### Exercise description
In the records below, find the line containing "<box>190,184,217,211</box>: blonde hair and"; copy exactly that line and all lines after it to the end, and nothing else.

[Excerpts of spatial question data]
****************

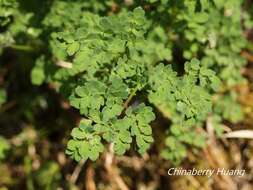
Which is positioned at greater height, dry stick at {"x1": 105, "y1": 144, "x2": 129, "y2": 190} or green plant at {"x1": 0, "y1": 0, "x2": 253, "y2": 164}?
green plant at {"x1": 0, "y1": 0, "x2": 253, "y2": 164}

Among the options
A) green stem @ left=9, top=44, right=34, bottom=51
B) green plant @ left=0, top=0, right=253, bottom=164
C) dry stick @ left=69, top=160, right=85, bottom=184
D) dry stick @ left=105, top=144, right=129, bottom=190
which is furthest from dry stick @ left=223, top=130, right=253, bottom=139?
green stem @ left=9, top=44, right=34, bottom=51

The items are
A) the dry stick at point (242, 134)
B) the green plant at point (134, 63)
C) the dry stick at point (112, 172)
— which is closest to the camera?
the green plant at point (134, 63)

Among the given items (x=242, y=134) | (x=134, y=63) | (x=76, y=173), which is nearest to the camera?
(x=134, y=63)

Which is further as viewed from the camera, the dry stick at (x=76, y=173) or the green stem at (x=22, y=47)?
the dry stick at (x=76, y=173)

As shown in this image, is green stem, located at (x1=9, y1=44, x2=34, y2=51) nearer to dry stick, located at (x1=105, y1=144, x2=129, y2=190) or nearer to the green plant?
the green plant

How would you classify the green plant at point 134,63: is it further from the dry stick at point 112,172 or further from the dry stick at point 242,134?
the dry stick at point 112,172

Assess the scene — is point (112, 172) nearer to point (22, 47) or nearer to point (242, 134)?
point (242, 134)

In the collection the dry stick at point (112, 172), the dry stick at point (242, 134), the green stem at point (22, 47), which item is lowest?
the dry stick at point (112, 172)

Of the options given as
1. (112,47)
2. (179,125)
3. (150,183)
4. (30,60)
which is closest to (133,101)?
(112,47)

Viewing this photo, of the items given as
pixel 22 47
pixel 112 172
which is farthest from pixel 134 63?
pixel 112 172

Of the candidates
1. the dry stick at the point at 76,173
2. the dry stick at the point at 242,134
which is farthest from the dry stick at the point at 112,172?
the dry stick at the point at 242,134

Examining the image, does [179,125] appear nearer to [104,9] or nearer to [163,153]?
[163,153]
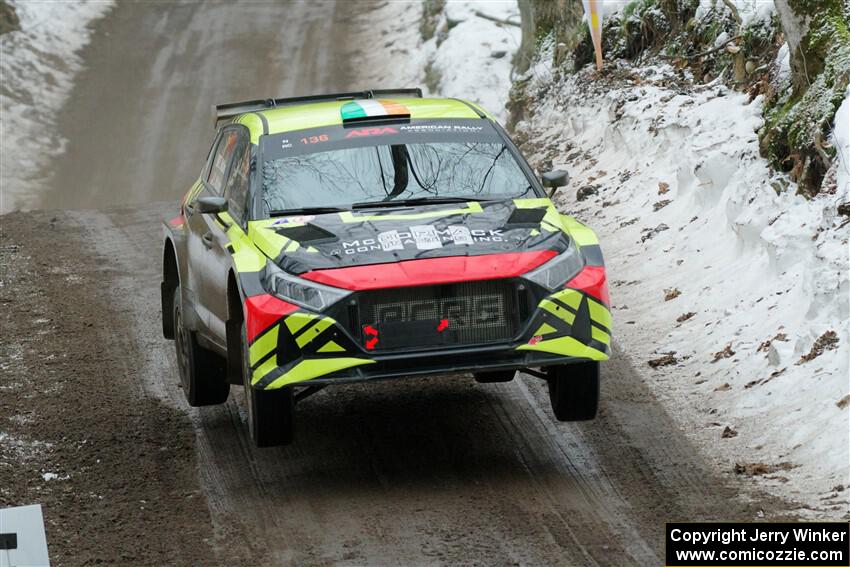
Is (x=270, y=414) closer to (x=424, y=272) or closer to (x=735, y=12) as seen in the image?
(x=424, y=272)

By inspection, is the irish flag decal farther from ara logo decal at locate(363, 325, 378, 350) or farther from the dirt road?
ara logo decal at locate(363, 325, 378, 350)

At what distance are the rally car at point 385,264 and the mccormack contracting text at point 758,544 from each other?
3.76 ft

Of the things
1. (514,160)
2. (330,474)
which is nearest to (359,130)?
(514,160)

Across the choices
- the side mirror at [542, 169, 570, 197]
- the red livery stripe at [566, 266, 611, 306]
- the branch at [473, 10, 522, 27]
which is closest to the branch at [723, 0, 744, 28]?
the side mirror at [542, 169, 570, 197]

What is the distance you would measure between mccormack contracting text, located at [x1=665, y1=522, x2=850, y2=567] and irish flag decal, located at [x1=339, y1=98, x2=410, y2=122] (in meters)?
3.25

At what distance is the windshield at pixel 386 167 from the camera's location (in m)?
7.70

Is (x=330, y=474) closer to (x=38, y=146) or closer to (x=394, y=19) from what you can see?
(x=38, y=146)

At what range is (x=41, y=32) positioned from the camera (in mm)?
29797

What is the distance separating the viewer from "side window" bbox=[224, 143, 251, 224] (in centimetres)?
787

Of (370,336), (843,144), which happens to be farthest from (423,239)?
(843,144)

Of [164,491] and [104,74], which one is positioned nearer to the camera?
[164,491]

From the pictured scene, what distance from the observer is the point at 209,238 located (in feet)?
26.9

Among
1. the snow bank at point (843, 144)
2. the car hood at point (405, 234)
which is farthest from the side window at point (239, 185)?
the snow bank at point (843, 144)

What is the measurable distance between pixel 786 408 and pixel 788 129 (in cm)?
328
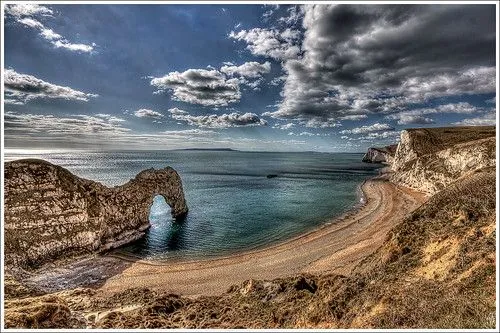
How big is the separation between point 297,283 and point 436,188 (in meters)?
60.9

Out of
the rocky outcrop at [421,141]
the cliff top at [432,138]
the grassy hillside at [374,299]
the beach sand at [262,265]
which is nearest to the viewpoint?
the grassy hillside at [374,299]

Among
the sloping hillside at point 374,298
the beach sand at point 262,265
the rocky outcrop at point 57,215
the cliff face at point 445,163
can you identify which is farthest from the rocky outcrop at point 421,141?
the rocky outcrop at point 57,215

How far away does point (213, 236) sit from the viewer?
1660 inches

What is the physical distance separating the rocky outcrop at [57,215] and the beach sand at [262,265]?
437 centimetres

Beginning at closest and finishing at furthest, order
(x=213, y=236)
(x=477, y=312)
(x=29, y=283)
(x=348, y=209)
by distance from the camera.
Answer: (x=477, y=312)
(x=29, y=283)
(x=213, y=236)
(x=348, y=209)

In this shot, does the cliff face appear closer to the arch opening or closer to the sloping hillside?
the sloping hillside

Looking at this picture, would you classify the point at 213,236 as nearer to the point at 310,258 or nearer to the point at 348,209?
the point at 310,258

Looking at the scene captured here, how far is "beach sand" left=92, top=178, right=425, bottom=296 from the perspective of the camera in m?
27.6

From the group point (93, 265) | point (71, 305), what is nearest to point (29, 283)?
point (93, 265)

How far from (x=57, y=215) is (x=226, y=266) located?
68.3 ft

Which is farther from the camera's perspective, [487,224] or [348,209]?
[348,209]

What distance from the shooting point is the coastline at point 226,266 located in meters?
27.6

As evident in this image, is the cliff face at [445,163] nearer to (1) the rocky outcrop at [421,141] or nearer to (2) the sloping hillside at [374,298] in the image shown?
(1) the rocky outcrop at [421,141]

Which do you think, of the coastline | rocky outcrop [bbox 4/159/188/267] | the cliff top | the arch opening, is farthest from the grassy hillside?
the cliff top
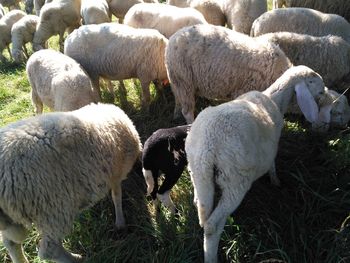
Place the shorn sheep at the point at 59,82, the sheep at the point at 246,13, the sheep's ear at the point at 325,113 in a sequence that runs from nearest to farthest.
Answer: the sheep's ear at the point at 325,113, the shorn sheep at the point at 59,82, the sheep at the point at 246,13

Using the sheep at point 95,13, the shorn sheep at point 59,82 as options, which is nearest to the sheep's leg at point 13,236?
the shorn sheep at point 59,82

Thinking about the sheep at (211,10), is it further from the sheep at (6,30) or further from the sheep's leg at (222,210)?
the sheep at (6,30)

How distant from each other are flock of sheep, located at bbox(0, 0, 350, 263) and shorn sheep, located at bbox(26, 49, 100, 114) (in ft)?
0.06

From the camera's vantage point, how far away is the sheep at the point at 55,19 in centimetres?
868

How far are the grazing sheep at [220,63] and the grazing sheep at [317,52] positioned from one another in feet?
1.41

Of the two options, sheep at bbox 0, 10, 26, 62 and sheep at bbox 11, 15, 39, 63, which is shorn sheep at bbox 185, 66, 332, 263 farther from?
sheep at bbox 0, 10, 26, 62

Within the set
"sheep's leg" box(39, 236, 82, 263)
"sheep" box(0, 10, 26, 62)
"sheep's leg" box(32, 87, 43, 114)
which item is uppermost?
"sheep's leg" box(39, 236, 82, 263)

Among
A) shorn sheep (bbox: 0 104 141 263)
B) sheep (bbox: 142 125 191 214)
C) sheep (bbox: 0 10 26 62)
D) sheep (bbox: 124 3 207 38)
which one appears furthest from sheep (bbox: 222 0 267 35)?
sheep (bbox: 0 10 26 62)

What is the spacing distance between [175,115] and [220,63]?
1099 mm

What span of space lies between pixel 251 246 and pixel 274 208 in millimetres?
507

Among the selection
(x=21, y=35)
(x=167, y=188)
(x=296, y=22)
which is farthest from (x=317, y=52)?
(x=21, y=35)

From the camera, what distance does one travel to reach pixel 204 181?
2701mm

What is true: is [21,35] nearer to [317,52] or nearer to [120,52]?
[120,52]

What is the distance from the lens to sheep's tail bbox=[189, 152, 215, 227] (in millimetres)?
2662
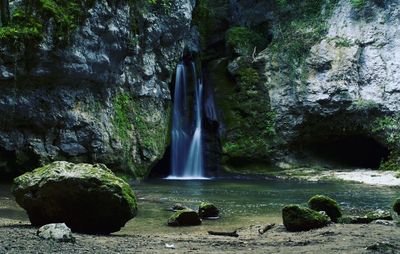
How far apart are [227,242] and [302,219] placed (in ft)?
6.34

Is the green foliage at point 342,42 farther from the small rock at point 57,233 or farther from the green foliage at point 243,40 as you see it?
the small rock at point 57,233

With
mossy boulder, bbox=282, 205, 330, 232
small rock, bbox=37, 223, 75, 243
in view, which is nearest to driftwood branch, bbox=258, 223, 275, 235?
mossy boulder, bbox=282, 205, 330, 232

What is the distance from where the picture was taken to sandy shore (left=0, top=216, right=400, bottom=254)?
6.23m

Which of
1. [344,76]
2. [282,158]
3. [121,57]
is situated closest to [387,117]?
[344,76]

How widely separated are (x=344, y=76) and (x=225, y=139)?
7802 millimetres

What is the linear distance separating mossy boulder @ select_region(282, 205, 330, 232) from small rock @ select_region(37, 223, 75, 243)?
401 centimetres

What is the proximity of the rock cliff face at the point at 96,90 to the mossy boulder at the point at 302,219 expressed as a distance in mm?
13447

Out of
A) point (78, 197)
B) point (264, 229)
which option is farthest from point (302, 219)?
point (78, 197)

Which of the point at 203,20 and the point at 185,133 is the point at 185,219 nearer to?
the point at 185,133

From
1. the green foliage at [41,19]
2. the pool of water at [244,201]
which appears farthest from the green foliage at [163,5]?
the pool of water at [244,201]

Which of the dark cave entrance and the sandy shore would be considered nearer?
the sandy shore

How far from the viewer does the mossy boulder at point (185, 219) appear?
33.8 ft

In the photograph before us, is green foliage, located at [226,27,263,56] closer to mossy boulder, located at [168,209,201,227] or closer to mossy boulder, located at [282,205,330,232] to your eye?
mossy boulder, located at [168,209,201,227]

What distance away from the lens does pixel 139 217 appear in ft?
37.3
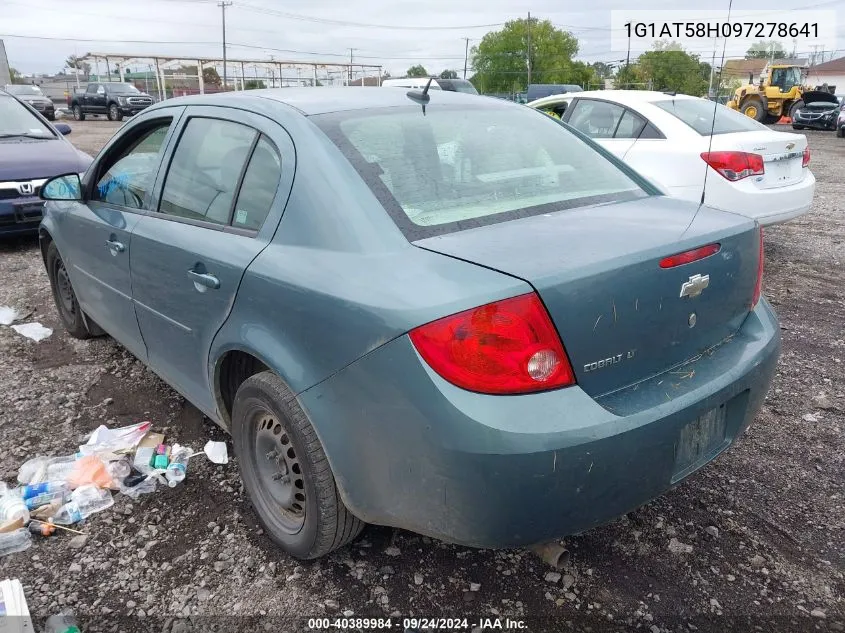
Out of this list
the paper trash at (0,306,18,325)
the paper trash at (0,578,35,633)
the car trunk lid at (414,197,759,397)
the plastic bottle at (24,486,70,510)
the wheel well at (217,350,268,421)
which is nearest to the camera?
the car trunk lid at (414,197,759,397)

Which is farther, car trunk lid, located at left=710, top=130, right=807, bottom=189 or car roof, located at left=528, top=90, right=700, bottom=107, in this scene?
car roof, located at left=528, top=90, right=700, bottom=107

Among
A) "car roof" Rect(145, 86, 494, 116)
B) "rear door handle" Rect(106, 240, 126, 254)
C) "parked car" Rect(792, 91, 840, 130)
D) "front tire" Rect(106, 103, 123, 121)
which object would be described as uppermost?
"front tire" Rect(106, 103, 123, 121)

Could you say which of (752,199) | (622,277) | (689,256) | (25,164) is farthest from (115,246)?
(752,199)

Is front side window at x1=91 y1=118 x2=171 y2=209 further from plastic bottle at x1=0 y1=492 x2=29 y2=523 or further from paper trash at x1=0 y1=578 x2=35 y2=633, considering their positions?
paper trash at x1=0 y1=578 x2=35 y2=633

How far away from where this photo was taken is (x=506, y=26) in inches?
4003

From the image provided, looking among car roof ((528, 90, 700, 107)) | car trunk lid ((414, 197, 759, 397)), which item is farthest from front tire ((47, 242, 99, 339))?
car roof ((528, 90, 700, 107))

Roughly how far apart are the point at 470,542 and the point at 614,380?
0.62m

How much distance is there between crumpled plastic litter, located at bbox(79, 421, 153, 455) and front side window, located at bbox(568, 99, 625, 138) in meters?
5.46

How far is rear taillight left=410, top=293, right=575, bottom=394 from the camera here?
5.73 feet

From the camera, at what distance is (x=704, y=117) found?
6.55m

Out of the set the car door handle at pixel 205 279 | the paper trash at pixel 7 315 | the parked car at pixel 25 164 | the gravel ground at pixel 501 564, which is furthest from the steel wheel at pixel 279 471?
the parked car at pixel 25 164

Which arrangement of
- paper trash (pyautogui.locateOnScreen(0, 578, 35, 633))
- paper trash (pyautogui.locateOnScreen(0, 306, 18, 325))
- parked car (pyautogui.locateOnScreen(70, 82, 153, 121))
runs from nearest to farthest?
paper trash (pyautogui.locateOnScreen(0, 578, 35, 633))
paper trash (pyautogui.locateOnScreen(0, 306, 18, 325))
parked car (pyautogui.locateOnScreen(70, 82, 153, 121))

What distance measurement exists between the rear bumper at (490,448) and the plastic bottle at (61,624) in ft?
3.32

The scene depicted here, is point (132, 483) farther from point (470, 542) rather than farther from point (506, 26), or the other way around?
point (506, 26)
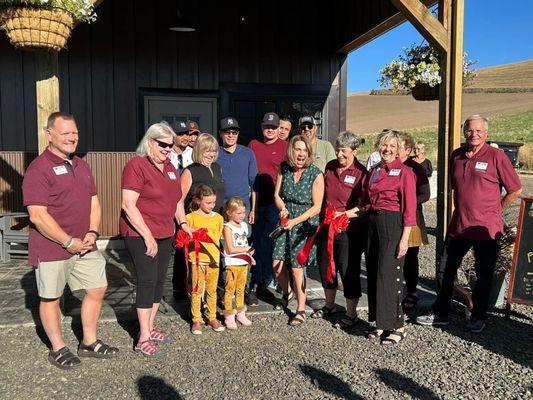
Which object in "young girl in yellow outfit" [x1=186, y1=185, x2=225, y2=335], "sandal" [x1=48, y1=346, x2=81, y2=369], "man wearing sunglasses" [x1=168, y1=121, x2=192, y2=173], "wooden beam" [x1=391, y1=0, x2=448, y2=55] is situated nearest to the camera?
"sandal" [x1=48, y1=346, x2=81, y2=369]

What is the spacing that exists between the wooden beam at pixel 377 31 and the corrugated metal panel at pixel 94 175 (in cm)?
363

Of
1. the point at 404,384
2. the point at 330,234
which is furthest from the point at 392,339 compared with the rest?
the point at 330,234

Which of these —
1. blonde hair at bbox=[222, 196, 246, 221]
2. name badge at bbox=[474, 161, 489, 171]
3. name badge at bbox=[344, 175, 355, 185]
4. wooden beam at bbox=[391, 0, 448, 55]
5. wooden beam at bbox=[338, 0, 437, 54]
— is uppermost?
wooden beam at bbox=[338, 0, 437, 54]

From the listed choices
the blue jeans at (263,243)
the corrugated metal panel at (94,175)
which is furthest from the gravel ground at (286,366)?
the corrugated metal panel at (94,175)

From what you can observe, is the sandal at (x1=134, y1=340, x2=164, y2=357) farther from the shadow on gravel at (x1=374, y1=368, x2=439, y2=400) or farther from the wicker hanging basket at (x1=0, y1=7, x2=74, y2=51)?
the wicker hanging basket at (x1=0, y1=7, x2=74, y2=51)

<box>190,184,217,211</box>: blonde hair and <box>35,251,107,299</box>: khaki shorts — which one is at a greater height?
<box>190,184,217,211</box>: blonde hair

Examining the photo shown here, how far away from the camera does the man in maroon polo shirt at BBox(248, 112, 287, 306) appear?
476 centimetres

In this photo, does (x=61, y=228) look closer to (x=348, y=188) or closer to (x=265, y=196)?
(x=265, y=196)

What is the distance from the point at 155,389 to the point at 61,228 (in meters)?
1.16

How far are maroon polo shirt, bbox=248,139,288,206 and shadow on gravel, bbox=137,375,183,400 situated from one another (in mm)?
1974

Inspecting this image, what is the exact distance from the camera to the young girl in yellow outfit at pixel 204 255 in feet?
13.3

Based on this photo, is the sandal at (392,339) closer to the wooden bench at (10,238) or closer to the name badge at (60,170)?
the name badge at (60,170)

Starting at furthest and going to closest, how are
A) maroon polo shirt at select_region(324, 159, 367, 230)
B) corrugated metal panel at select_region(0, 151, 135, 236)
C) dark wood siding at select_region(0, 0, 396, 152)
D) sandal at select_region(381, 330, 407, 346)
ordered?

****************

### Answer for this exercise
<box>190,184,217,211</box>: blonde hair and <box>35,251,107,299</box>: khaki shorts — which one is at a greater height?
<box>190,184,217,211</box>: blonde hair

Examining the photo shown here, how far away from the camera does the man in maroon polo shirt at BBox(248, 112, 287, 306) appear?
476 centimetres

In this photo, does (x=61, y=228) look closer to (x=348, y=188) or closer to (x=265, y=196)?
(x=265, y=196)

What is the distance from the point at 155,389 to the point at 61,228 (in meters)?
1.16

How far are maroon polo shirt, bbox=248,139,288,206 and shadow on gravel, bbox=137,375,183,400 situated from one another (in mm)?
1974

Inspecting this image, what is the exact distance from the camera to the young girl in yellow outfit at pixel 204 255 in feet?
13.3

Based on this photo, is the sandal at (392,339) closer to the wooden bench at (10,238) or closer to the name badge at (60,170)?
the name badge at (60,170)

Starting at furthest and going to closest, how are
A) maroon polo shirt at select_region(324, 159, 367, 230)
B) corrugated metal panel at select_region(0, 151, 135, 236)
C) dark wood siding at select_region(0, 0, 396, 152)
D) sandal at select_region(381, 330, 407, 346)
ordered?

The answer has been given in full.